5.2 Comparative experiments

To further demonstrate that the LFN-YOLO model achieves a better balance between model complexity and accuracy, we conducted comparative experiments with eight other mainstream one-stage detection models. All experiments were carried out under the same settings, evaluating the models based on accuracy, recall, mAP@0.5, number of parameters, computational complexity, and model size.
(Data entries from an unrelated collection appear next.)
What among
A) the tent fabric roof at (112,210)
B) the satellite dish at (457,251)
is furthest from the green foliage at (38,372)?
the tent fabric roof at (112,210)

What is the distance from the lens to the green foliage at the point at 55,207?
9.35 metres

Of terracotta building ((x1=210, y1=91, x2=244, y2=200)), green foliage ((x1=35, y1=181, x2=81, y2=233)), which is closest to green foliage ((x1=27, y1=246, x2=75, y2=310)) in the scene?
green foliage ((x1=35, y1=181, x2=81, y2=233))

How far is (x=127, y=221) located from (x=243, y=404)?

The detailed results are presented in Table 3 . All the algorithms compared in the experiments meet the real-time monitoring requirements and LFN-YOLO exhibits higher detection accuracy while maintaining a lighter model complexity.

Table 3

Comparison experiments of LFN-YOLO on URPC and Brackish datasets, with the best results highlighted in bold, and the second-best results highlighted in red.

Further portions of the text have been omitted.